= Selected passage =
<<<<

DESCRIPTION OF UNITS

 

We may issue units comprised of one or more of the other securities described in this prospectus in any combination. Each unit will be issued so that the holder of the unit is also the holder of each security included in the unit. Thus, the holder of a unit will have the rights and obligations of a holder of each included security (but, to the extent convertible securities are included in the units, the holder of the units will be deemed the holder of the convertible securities and not the holder of the underlying securities). The unit agreement under which a unit is issued may provide that the securities included in the unit may not be held or transferred separately, at any time or at any time before a specified date. The applicable prospectus supplement may describe:

 

  the designation and terms of the units and of the securities comprising the units, including whether and under what circumstances those securities may be held or transferred separately;

 

  any provisions for the issuance, payment, settlement, transfer or exchange of the units or of the securities comprising the units;

 

  the terms of the unit agreement governing the units;

 

  United States federal income tax considerations relevant to the units; and

 

  whether the units will be issued in fully registered global form.

 

This summary of certain general terms of units and any summary description of units in the applicable prospectus supplement do not purport to be complete and are qualified in their entirety by reference to all provisions of the applicable unit agreement and, if applicable, collateral arrangements and depositary arrangements relating to such units. The forms of the unit agreements and other documents relating to a particular issue of units will be filed with the SEC each time we issue units, and you should read those documents for provisions that may be important to you.

>>>>

= Supplied material =
<<<<

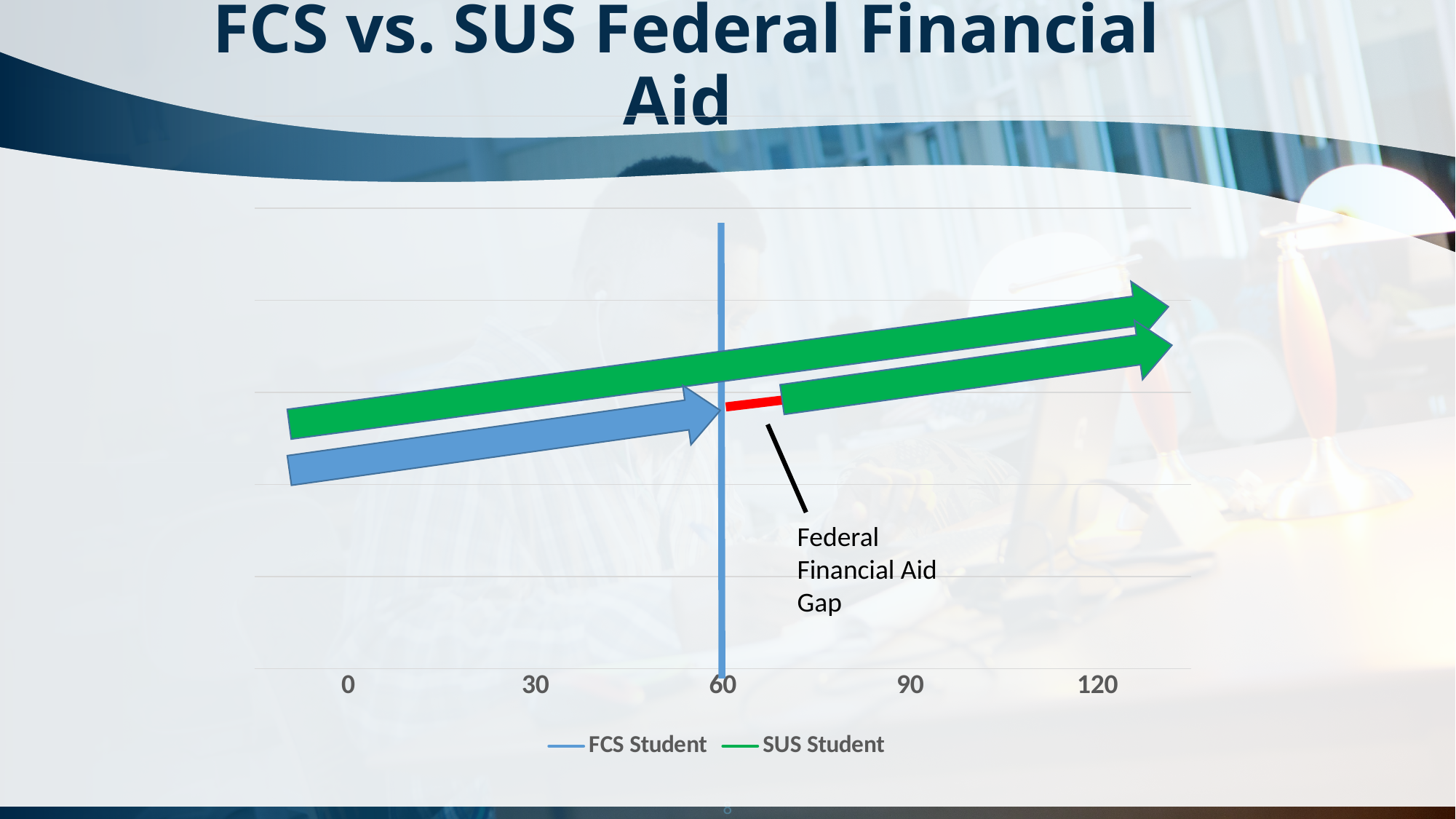
At which x-axis value is the vertical FCS Student line drawn? 60 What is the highest tick label shown on the x axis? 120 Is the x-axis position of the FCS Student line greater or less than 90? less What is the interval between consecutive tick labels on the x axis? 30 How many tick labels are shown on the x axis of the chart? 5 What is the lowest tick label shown on the x axis? 0 What is the title of the chart on the slide? FCS vs. SUS Federal Financial Aid Is the x-axis position of the FCS Student line greater or less than 30? greater How many series does the chart legend list? 2 What are the two series named in the chart legend? FCS Student and SUS Student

>>>>

= Questions to answer =
**A.** Reproduce the passage of the description of units starting with "whether the units" and going on through "important to you.".
**B.** Render this sentence from the description of units into Spanish: "Each unit will be issued so that the holder of the unit is also the holder of each security included in the unit."
Answer from the description of units only, not from the data.

= Outputs in order =
**A.**
whether the units will be issued in fully registered global form.

 

This summary of certain general terms of units and any summary description of units in the applicable prospectus supplement do not purport to be complete and are qualified in their entirety by reference to all provisions of the applicable unit agreement and, if applicable, collateral arrangements and depositary arrangements relating to such units. The forms of the unit agreements and other documents relating to a particular issue of units will be filed with the SEC each time we issue units, and you should read those documents for provisions that may be important to you.

**B.** Cada unidad se emitirá de modo que el titular de la unidad sea también el titular de cada valor incluido en la unidad.